Reported by: Philipp Stephani <p.stephani2 <at> gmail.com>

Date: Fri, 17 Nov 2017 20:12:01 UTC

Severity: minor

Found in version 27.0.50

Fixed in version 29.1

Done: Lars Ingebrigtsen <larsi <at> gnus.org>

Bug is archived. No further changes may be made.

To add a comment to this bug, you must first unarchive it, by sending
a message to control AT debbugs.gnu.org, with unarchive 29343 in the body.
You can then email your comments to 29343 AT debbugs.gnu.org in the normal way.

Toggle the display of automated, internal messages from the tracker.

View this report as an mbox folder, status mbox, maintainer mbox


Report forwarded to bug-gnu-emacs <at> gnu.org:
bug#29343; Package emacs. (Fri, 17 Nov 2017 20:12:02 GMT) Full text and rfc822 format available.

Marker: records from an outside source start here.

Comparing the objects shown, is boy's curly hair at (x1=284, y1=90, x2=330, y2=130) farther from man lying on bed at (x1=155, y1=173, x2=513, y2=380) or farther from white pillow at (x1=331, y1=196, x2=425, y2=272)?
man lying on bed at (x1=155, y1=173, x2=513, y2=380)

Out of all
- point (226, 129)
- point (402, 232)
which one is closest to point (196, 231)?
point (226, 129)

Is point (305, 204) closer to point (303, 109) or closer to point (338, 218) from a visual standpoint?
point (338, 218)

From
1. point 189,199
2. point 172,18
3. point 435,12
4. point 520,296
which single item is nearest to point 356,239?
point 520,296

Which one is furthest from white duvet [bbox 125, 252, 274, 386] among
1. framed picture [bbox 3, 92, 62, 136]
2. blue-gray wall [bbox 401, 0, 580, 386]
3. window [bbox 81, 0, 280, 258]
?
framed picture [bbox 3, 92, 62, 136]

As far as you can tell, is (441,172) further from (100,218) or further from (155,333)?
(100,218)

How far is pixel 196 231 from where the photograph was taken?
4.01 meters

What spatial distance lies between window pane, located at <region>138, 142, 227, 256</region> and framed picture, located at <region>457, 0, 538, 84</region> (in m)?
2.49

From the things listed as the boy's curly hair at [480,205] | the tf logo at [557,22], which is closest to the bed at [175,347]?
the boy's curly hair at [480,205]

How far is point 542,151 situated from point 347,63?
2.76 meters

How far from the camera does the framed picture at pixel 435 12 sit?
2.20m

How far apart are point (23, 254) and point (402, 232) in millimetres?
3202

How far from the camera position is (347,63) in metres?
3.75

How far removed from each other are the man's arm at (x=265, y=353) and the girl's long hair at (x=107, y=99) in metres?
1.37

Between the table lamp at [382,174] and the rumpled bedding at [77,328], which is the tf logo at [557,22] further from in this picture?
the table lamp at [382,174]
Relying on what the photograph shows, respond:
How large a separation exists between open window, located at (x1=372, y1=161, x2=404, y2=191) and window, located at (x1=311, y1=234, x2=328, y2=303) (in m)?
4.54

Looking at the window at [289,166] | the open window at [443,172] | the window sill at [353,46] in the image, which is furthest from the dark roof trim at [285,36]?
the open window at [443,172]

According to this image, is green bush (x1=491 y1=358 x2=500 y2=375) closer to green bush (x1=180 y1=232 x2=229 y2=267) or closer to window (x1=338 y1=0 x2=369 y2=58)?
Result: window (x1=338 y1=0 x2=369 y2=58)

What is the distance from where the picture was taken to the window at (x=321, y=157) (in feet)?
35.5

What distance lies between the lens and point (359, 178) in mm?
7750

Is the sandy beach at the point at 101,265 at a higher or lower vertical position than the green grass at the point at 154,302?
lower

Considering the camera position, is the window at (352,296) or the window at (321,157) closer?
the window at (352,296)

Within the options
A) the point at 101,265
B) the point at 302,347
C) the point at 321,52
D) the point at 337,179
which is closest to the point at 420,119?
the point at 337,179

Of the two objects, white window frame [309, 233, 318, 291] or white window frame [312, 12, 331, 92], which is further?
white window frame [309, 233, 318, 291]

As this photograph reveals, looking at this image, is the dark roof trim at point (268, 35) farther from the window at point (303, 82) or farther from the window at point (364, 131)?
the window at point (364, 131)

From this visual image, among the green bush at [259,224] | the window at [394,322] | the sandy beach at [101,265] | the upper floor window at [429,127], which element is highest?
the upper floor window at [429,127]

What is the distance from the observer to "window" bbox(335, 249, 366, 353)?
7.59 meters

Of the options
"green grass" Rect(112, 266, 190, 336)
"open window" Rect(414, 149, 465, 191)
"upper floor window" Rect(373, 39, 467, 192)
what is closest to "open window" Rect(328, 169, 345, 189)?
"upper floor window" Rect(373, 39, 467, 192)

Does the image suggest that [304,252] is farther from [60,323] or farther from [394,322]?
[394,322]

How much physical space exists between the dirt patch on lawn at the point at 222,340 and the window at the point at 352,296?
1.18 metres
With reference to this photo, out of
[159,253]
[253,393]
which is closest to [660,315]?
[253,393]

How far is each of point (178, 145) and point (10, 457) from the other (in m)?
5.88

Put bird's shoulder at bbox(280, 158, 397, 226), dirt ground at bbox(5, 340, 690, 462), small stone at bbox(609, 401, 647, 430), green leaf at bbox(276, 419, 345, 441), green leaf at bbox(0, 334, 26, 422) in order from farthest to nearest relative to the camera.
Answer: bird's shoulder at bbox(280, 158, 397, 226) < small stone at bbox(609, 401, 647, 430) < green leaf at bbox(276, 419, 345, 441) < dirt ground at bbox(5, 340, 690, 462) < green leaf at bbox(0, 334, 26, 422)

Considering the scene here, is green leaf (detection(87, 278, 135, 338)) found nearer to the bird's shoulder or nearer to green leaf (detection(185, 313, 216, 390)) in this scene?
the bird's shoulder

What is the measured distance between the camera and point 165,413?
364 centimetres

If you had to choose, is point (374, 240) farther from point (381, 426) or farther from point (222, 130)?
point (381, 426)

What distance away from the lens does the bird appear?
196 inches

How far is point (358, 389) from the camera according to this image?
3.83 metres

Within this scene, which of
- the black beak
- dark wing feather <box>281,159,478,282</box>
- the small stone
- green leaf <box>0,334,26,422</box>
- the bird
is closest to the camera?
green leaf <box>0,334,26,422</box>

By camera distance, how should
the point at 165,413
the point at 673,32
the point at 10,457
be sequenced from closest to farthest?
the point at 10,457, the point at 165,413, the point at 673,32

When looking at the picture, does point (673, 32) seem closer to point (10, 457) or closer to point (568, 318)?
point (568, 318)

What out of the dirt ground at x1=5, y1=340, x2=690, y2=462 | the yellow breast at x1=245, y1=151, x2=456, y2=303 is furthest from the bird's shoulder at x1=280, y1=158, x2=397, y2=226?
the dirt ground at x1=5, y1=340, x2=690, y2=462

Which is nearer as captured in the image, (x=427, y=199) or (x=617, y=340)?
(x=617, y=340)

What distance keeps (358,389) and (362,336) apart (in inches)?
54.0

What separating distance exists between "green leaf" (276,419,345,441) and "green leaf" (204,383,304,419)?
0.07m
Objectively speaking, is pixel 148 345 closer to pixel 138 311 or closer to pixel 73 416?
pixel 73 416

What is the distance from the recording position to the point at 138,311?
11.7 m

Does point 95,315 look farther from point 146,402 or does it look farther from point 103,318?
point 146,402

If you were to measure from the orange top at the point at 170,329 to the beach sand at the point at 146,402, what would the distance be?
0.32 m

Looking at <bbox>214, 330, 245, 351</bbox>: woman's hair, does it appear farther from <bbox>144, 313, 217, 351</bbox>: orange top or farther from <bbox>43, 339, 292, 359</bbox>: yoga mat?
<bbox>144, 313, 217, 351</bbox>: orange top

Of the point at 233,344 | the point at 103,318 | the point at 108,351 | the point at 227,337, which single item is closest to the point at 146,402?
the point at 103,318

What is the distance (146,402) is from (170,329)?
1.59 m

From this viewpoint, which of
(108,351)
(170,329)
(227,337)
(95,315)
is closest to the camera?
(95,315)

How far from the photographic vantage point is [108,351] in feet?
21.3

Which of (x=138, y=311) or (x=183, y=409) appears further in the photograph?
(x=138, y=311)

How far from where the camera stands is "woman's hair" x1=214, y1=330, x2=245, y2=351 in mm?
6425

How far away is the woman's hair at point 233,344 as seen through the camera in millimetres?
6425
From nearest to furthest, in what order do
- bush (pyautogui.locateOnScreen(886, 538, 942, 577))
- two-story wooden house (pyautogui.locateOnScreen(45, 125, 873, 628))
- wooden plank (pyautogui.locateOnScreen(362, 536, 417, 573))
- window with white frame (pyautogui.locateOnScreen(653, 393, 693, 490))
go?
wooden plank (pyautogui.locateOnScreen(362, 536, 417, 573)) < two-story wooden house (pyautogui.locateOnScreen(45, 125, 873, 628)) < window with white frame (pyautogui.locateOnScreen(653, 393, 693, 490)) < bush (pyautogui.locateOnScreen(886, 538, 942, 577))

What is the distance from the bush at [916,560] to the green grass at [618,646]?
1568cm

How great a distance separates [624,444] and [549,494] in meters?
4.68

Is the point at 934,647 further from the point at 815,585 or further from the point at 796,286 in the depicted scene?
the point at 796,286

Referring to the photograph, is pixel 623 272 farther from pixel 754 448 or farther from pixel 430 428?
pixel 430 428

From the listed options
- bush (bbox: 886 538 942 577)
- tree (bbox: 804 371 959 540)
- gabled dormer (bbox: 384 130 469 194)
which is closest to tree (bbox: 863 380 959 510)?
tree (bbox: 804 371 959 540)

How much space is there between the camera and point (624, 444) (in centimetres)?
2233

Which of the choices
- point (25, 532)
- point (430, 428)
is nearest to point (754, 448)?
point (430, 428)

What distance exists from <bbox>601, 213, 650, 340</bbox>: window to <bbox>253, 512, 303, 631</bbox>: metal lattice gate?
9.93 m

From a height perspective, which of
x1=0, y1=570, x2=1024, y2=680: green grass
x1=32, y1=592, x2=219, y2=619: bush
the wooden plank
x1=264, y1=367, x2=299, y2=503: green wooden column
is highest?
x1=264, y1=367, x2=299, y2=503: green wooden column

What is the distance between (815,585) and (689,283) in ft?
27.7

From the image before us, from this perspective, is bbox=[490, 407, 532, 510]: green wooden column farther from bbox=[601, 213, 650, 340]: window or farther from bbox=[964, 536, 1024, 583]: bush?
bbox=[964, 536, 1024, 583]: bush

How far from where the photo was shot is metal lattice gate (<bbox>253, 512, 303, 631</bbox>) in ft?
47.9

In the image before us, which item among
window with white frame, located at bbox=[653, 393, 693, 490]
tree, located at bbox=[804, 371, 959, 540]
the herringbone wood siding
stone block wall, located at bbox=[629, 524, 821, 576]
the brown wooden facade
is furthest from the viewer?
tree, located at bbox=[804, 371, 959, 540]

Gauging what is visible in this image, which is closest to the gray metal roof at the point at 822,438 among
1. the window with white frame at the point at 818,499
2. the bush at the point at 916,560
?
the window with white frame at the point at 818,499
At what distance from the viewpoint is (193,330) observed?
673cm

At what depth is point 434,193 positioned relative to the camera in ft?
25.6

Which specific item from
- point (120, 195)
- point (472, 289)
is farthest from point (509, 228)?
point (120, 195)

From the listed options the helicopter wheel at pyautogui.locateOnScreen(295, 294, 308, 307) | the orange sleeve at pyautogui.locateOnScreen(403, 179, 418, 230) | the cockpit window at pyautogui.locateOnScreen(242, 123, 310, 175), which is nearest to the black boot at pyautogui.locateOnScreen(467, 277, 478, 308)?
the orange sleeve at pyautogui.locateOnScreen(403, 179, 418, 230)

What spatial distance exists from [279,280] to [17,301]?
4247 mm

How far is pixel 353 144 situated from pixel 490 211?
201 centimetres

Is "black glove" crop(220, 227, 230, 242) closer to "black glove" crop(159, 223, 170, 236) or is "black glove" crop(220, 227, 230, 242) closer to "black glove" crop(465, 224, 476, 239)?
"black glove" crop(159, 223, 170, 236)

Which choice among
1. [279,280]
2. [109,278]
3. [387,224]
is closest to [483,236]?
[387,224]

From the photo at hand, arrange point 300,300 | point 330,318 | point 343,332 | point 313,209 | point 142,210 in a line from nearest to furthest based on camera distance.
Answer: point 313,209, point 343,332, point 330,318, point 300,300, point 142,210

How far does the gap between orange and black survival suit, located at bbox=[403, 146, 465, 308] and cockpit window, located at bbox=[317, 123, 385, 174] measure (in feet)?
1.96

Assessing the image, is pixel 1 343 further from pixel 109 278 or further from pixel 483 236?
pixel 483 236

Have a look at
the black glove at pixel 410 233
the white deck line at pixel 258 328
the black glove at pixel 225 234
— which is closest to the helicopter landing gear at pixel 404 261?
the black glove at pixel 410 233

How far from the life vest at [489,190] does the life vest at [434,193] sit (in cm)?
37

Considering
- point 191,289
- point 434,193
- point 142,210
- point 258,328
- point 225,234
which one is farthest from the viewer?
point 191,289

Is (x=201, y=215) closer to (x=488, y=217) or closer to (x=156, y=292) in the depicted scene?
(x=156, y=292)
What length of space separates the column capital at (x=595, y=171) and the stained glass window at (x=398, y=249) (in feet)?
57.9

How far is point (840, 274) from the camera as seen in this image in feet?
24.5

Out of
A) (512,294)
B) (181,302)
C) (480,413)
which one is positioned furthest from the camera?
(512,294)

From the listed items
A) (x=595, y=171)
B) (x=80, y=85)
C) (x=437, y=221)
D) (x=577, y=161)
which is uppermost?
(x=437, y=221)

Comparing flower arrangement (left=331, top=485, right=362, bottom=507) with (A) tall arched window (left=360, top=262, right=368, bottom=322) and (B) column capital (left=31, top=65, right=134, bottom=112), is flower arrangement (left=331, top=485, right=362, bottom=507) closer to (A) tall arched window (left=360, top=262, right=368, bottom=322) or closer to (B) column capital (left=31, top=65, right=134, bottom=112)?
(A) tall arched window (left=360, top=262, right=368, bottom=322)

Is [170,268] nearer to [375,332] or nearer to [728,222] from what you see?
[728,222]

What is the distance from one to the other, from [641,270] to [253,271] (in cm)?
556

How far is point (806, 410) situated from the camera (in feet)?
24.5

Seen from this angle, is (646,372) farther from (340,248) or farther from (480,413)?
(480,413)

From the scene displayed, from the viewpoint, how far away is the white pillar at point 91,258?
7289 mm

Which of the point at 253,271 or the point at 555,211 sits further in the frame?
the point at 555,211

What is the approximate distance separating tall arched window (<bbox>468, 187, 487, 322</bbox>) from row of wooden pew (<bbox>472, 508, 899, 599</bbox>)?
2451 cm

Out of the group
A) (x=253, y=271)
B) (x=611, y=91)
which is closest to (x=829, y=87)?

Acknowledgement sent to Philipp Stephani <p.stephani2 <at> gmail.com>:
New bug report received and forwarded. Copy sent to bug-gnu-emacs <at> gnu.org. (Fri, 17 Nov 2017 20:12:02 GMT) Full text and rfc822 format available.

Message #5 received at submit <at> debbugs.gnu.org (full text, mbox):

From: Philipp Stephani <p.stephani2 <at> gmail.com>
To: bug-gnu-emacs <at> gnu.org
Subject: 27.0.50; Match data doesn't contain elements for non-matched subgroups
Date: Fri, 17 Nov 2017 21:11:13 +0100
$ emacs -Q -batch -eval '(progn (string-match "^\\(a\\)?\\(b\\)\\(c\\)?$" "b") (print (match-data)))'
(0 1 nil nil 0 1)

Note that neither the `a` nor the `c` group matched, but there are
entries for `a` in `match-data`, but not for `c`.  This makes working
with the match data unnecessarily hard because its length depends on
whether certain optional groups have matched or not.  I haven't seen any
discussion about this behavior in either the manual or the docstring.  I
think the match data in this case should be (0 1 nil nil 0 1 nil nil).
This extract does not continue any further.